§ DATA SHOWN
*-*-*

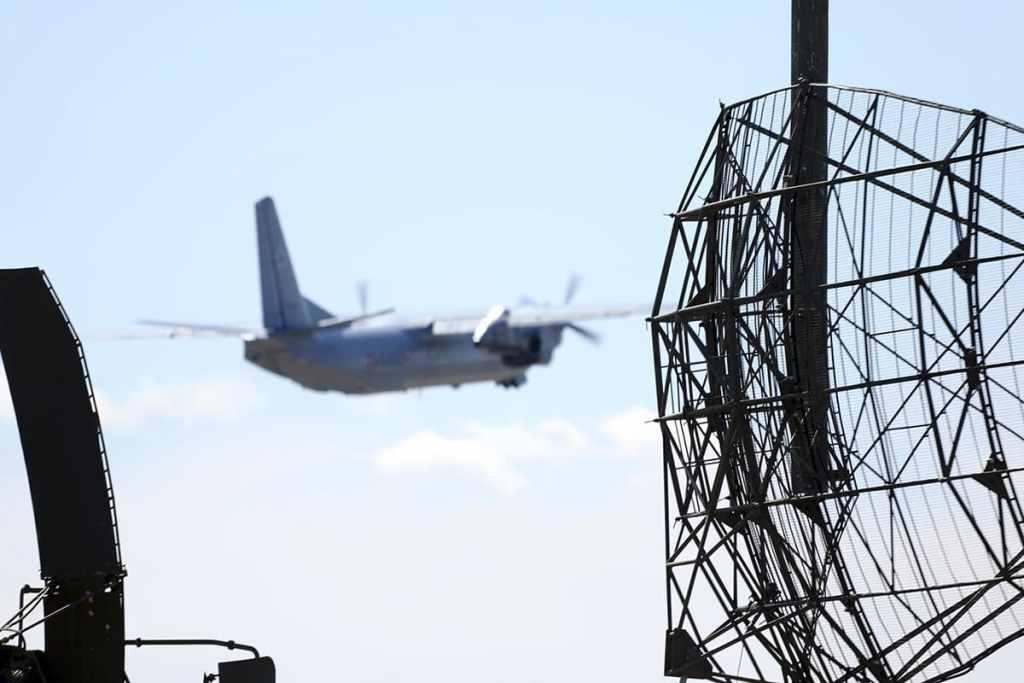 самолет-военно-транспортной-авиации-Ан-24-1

*-*-*

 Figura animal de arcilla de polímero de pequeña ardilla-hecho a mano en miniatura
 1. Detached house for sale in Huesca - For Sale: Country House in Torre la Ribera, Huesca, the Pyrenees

*-*-*

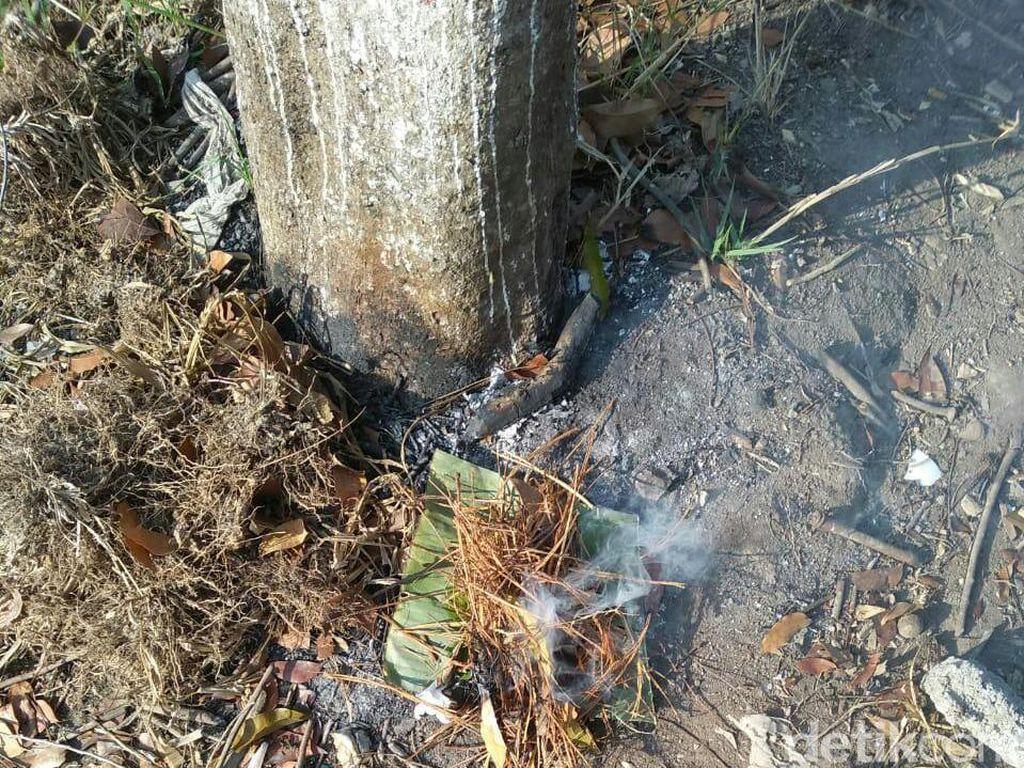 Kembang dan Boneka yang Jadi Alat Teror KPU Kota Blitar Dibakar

*-*-*

§ EXERCISE BRIEF
Keep both end lines and retype everything in the records above from the line containing "Figura animal de" through the line containing "1. Detached house", exactly, with nothing else.

§ OUTPUT FOR THIS TASK
 Figura animal de arcilla de polímero de pequeña ardilla-hecho a mano en miniatura
 1. Detached house for sale in Huesca - For Sale: Country House in Torre la Ribera, Huesca, the Pyrenees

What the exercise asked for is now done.